Patients with CLTI were found to have a have a higher prevalence of mesenteric and renal artery occlusive disease. This is not surprising as we understand that patients with CLTI present with more advance stages of atherosclerosis and usually have more pronounced risk factors.3
We also found age, aorto-iliac disease, and co-prevalence of coronary artery disease to be associated with higher odds of having severe splanchnic artery disease. This worsens the overall prognosis of these patients, seeing as they are the ones with higher risk of developing mesenteric ischemia, but are also the most fragile and less prone to survive and event. In addition, we also found age and carotid artery stenosis to be associated with a higher prevalence of renal artery disease.
This apparent link between carotid and renal artery disease and coronary and splenic disease in patients with CLLI might be conditional of certain patterns of atherosclerosis which we are still unaware. Possibly, a tropism for certain regions in different types of patients, with different manifestations of atherosclerosis may occur. Future studies would be needed to further investigate this hypothesis.

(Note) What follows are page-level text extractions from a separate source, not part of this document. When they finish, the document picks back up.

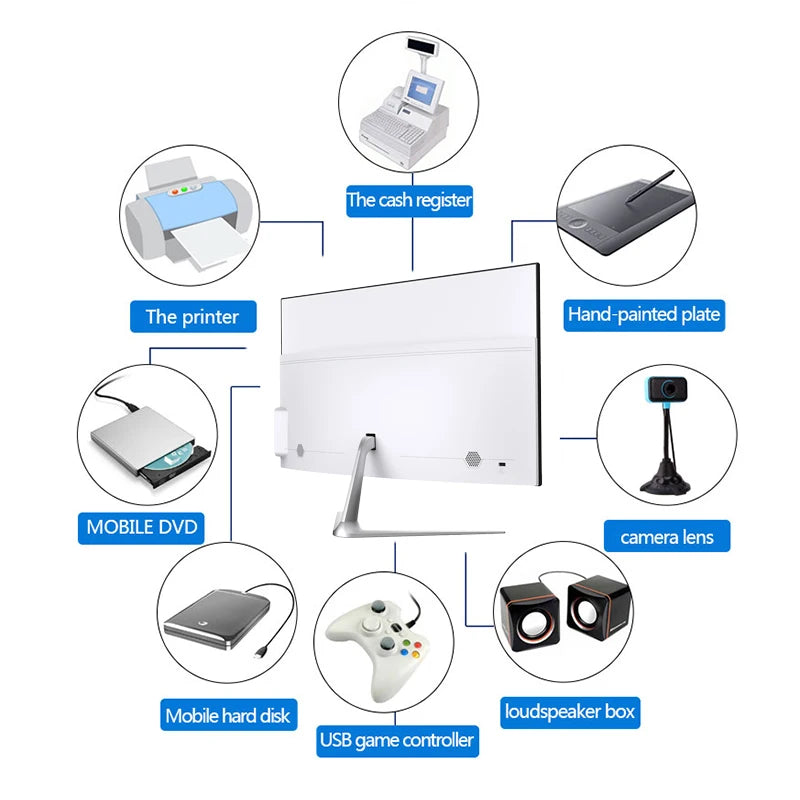 The cash register

The printer

Hand-painted plate

MOBILE DVD

camera lens

Mobile hard disk

USB game controller

loudspeaker box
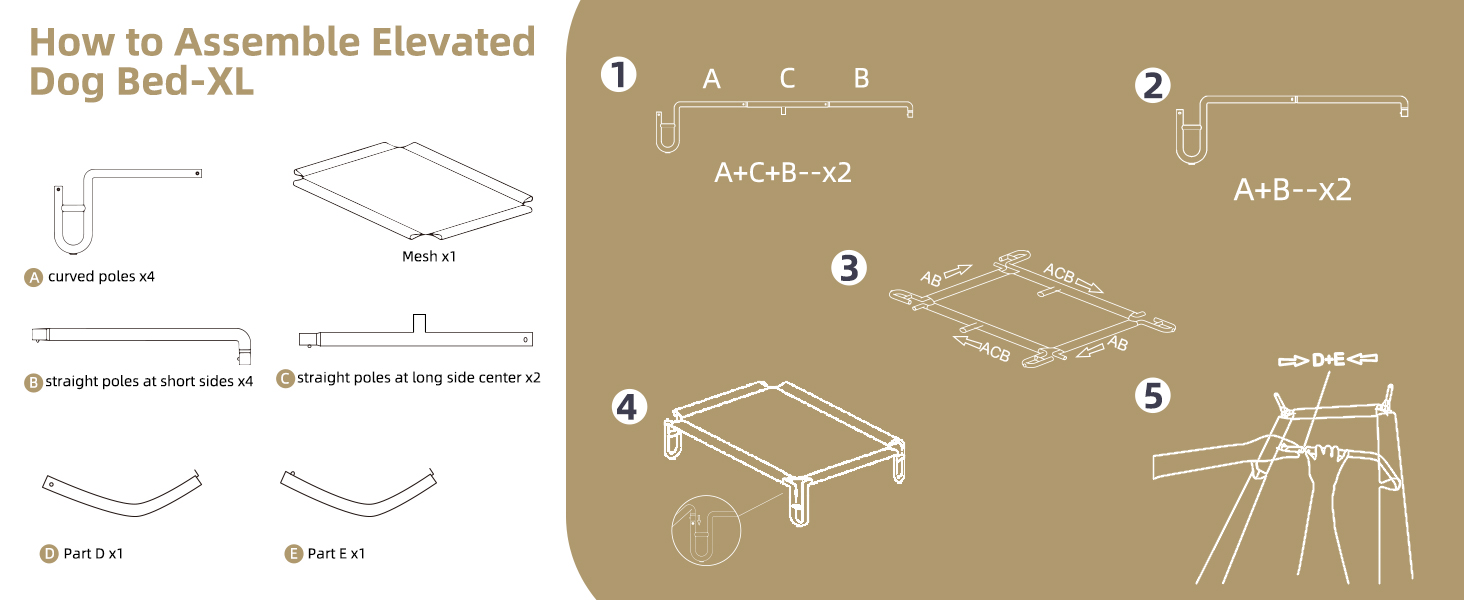 How to Assemble Elevated Dog Bed-XL

A curved poles x4

Mesh x1

B straight poles at short sides x4

C straight poles at long side center x2

D Part D x1

E Part E x1

1
A C B
A+C+B--x2

2
A+B--x2

3
AB
ACB
ACB
AB

4

5
D+E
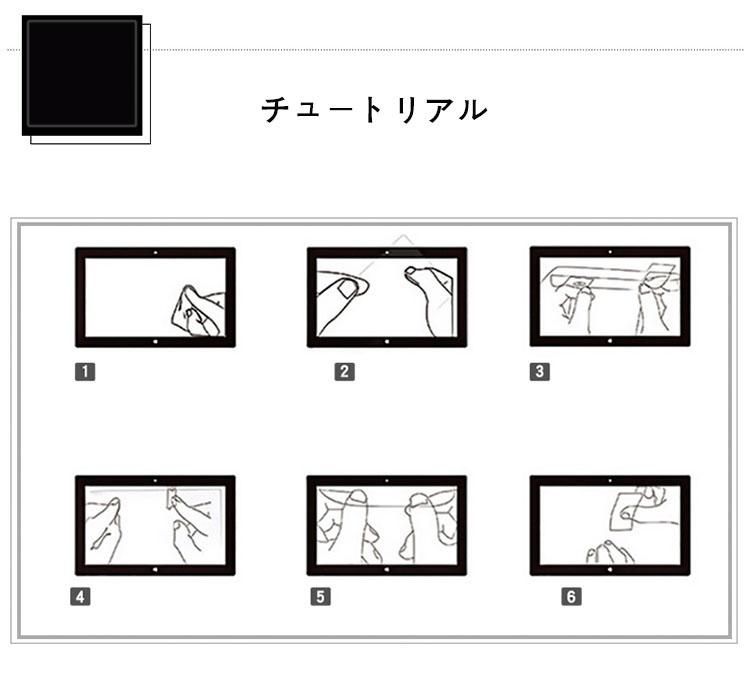 チュートリアル

1

2

3

4

5

6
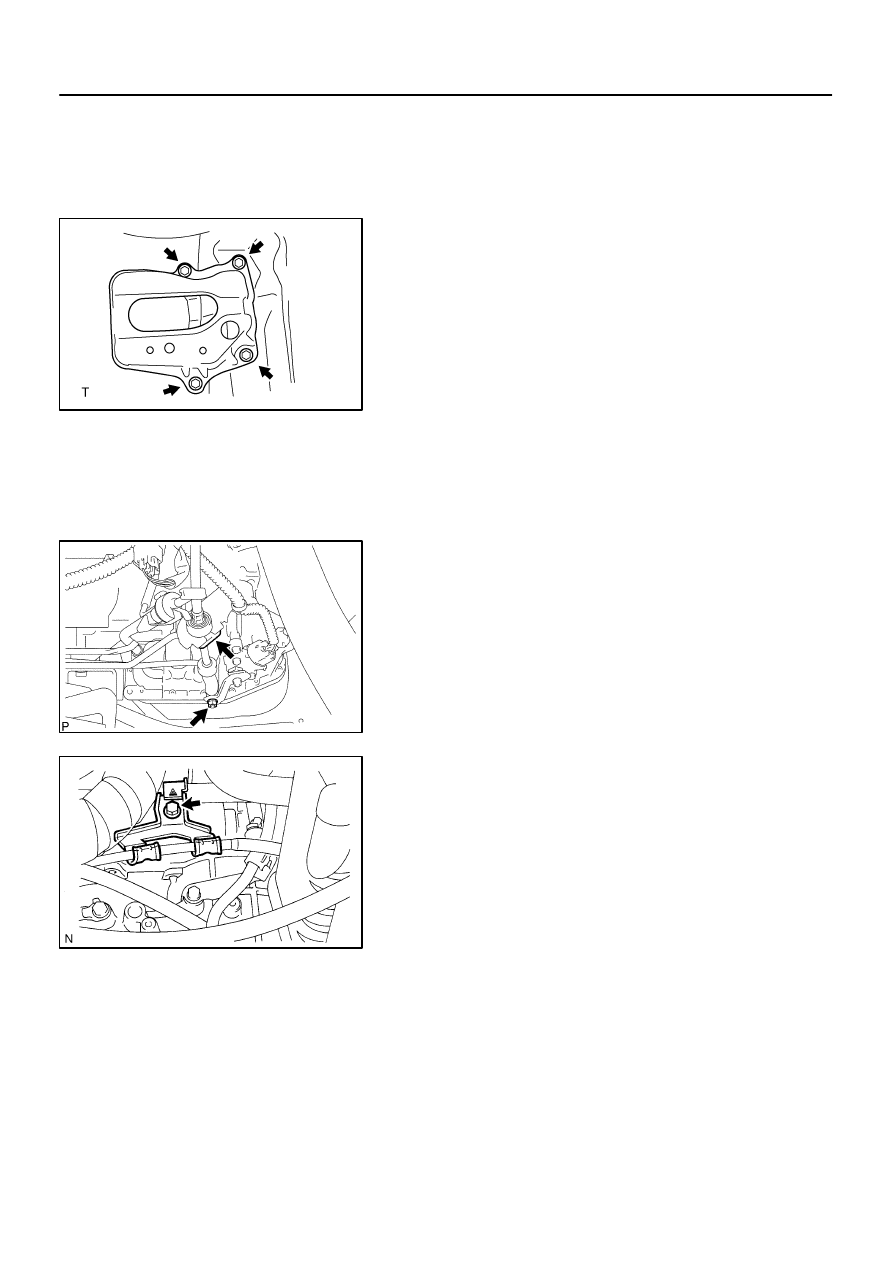 T

P

N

This study has some limitations. The retrospective nature of the study enhances the risk of recall and reporting bias. Although patients were chosen randomly from a cohort of CLLI patients, the dependence on having an adequate CT, absence of extra-vascular stenosis or dissections might increase the risk for selection bias.
In addition, measurements were performed using CTA which may overestimate calcified lesions, and no data were collected regarding duplex artery velocities and wave patterns to assess flow. Also, measurements were performed by one investigator which may increase the risk of systematic error.
Future studies are needed to assess the natural history of these patients and what is the impact of these findings. Since we did not analyze the impact of these visceral occlusive diseases it is difficult to propose any kind of screening without performing further studies. Overdiagnosis may also carry some extra burden for patients including more exposure to radiation, unnecessary and possibly overtreatment and anxiety with their findings. Studies analyzing screening for asymptomatic atherothrombotic disease in patients with severe coronary disease have not proven to be beneficial.8 However, in the setting of chronic lower limb ischemia, this is yet to be analyzed. Furthermore, stratification of risk factor for synchronous occlusive disease, including patients with aorto-iliac disease, coronary artery disease, old age and carotid artery disease, may also be evaluated in order to adjust screening guidelines.
A key message is that co-prevalence of visceral occlusive disease in patients with CLLI is far more common that expected, and thus, its occurrence and diagnosis should not be forgotten and underestimated.
Conclusion
Our study showed a high prevalence of multi-visceral and renal occlusive disease in patients admitted for chronic lower limb ischemia. We found an association between coronary and carotid disease with splanchnic and renal disease, respectively. Age was also associated with more severe stages of visceral and renal artery disease. More studies are needed to analyze the clinical impact of our findings regarding planning and follow-up for these patients.